### Recorded data

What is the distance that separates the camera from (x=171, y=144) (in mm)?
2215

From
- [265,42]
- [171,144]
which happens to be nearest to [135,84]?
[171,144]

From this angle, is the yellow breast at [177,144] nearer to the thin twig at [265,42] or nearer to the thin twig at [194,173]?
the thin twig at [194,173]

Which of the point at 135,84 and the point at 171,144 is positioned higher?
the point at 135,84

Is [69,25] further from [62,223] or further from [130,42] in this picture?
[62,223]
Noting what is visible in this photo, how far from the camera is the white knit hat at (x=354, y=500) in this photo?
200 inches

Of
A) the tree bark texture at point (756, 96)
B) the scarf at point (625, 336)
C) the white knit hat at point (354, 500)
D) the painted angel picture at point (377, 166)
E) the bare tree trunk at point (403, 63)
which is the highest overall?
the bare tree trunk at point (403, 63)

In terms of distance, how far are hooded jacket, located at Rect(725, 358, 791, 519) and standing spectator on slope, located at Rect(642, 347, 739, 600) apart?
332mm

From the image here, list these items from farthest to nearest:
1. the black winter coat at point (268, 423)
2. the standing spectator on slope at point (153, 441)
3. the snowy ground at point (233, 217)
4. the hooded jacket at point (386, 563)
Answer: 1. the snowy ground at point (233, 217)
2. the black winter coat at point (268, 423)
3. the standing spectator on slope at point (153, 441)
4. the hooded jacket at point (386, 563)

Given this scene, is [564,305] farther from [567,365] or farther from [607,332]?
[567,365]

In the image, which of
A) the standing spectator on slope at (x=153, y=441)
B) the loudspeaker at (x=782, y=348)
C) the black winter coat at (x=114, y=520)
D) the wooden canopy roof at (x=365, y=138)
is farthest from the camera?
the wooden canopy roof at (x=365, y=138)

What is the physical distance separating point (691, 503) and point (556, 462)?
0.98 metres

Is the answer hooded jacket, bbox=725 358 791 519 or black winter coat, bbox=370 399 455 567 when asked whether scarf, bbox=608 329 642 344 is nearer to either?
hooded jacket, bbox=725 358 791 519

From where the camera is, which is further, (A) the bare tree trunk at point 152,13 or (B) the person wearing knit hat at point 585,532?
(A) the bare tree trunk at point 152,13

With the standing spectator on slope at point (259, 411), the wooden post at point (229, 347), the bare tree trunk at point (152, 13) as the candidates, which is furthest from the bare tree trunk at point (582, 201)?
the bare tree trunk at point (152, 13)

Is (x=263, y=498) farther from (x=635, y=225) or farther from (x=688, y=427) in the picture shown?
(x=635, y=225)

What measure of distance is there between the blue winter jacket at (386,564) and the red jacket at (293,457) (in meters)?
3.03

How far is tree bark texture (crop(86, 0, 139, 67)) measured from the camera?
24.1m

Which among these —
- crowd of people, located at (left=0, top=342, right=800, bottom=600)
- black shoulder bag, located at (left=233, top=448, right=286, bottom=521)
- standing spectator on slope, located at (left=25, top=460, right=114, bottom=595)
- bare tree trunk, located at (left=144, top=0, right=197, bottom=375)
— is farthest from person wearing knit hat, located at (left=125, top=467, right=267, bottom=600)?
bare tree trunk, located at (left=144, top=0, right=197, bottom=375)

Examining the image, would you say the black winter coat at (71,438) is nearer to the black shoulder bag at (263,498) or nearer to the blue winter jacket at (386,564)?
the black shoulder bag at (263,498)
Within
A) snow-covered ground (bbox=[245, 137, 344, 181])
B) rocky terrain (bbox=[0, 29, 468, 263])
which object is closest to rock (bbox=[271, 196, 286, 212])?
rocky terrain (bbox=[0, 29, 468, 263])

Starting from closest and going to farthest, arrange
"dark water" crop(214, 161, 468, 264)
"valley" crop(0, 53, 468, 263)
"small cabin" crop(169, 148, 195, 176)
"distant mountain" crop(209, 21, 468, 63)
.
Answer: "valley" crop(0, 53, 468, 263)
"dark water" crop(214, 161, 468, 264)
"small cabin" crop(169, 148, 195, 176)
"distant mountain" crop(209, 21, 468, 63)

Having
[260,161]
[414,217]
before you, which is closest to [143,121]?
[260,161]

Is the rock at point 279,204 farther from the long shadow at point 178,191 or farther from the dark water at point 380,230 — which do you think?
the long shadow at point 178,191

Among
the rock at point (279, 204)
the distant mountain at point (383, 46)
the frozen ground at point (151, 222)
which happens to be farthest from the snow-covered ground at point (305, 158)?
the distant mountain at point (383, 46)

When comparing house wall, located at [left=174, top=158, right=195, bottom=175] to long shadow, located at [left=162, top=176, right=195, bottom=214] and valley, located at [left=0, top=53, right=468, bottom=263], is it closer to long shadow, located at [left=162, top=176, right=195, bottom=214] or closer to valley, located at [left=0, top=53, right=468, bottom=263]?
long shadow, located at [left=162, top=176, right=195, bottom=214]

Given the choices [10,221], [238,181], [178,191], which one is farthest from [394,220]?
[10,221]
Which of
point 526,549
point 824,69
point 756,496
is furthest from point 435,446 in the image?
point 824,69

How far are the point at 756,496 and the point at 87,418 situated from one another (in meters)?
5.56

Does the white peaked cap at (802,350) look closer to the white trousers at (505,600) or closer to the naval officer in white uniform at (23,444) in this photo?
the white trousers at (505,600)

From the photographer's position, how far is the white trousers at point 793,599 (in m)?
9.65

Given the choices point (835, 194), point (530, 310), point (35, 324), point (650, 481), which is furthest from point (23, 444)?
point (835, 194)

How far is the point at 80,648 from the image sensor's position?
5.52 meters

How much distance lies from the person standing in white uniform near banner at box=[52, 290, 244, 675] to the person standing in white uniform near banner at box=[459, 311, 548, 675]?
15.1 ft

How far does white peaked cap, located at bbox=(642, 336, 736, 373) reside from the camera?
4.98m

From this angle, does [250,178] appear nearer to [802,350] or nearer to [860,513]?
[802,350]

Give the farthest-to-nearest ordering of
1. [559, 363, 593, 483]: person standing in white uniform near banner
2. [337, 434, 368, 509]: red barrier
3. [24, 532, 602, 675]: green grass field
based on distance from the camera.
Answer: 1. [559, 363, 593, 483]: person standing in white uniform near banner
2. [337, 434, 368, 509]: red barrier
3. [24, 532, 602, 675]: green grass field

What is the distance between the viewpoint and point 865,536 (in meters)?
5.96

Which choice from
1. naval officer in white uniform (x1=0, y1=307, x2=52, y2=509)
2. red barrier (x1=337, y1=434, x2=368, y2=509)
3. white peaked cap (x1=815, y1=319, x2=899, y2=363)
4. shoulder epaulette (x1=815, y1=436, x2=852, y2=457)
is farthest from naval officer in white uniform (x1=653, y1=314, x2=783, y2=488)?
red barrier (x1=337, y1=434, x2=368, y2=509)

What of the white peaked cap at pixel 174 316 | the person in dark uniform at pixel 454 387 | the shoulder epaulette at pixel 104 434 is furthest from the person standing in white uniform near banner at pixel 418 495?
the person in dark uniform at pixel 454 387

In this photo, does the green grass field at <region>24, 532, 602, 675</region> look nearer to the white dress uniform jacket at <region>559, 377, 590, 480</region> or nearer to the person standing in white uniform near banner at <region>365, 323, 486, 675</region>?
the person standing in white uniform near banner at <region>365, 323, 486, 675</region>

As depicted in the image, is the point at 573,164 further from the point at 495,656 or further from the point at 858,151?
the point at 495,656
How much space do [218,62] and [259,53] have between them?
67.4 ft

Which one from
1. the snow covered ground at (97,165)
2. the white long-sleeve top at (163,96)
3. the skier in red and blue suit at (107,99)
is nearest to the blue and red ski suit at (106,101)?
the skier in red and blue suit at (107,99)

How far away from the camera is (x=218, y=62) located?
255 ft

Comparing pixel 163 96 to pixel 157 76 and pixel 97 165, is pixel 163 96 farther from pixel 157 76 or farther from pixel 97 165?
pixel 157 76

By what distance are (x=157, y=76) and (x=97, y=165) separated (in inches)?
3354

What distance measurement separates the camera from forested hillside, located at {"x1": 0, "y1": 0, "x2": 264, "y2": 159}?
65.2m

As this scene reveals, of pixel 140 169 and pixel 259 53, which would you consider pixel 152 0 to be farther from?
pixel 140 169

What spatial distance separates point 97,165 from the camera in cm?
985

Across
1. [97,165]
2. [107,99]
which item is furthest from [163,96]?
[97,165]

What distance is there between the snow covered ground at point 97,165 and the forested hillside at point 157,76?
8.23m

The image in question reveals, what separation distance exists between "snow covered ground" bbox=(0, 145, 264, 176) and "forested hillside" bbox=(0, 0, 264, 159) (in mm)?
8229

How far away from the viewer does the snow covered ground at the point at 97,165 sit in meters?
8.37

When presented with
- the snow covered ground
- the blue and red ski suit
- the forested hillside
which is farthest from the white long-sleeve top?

######

Given request →
Starting with the line that contains "What distance measurement" and going on through the end of the lines, replace "forested hillside" with "wooded hillside" and give those lines again with nothing else changed.

Right answer →
What distance measurement separates the camera from wooded hillside, located at {"x1": 0, "y1": 0, "x2": 264, "y2": 159}?
65.2m

As this scene reveals, of pixel 140 169 and pixel 259 53, which would you consider pixel 152 0 to be farther from?
pixel 140 169

What spatial distance separates point 97,165 from the camera in cm?
985

Across
1. [97,165]
2. [107,99]
which item is furthest from [163,96]?
[97,165]

What distance is there between the snow covered ground at point 97,165 and the wooded hillside at point 157,76?
8.23m

The image in question reveals, what separation distance exists between "snow covered ground" bbox=(0, 145, 264, 176) and "wooded hillside" bbox=(0, 0, 264, 159) (in mm)?
8229

How far away from the viewer does the snow covered ground at the point at 97,165 sit in meters?
8.37

When presented with
- the snow covered ground
- the blue and red ski suit
- the wooded hillside
which is farthest from the white long-sleeve top?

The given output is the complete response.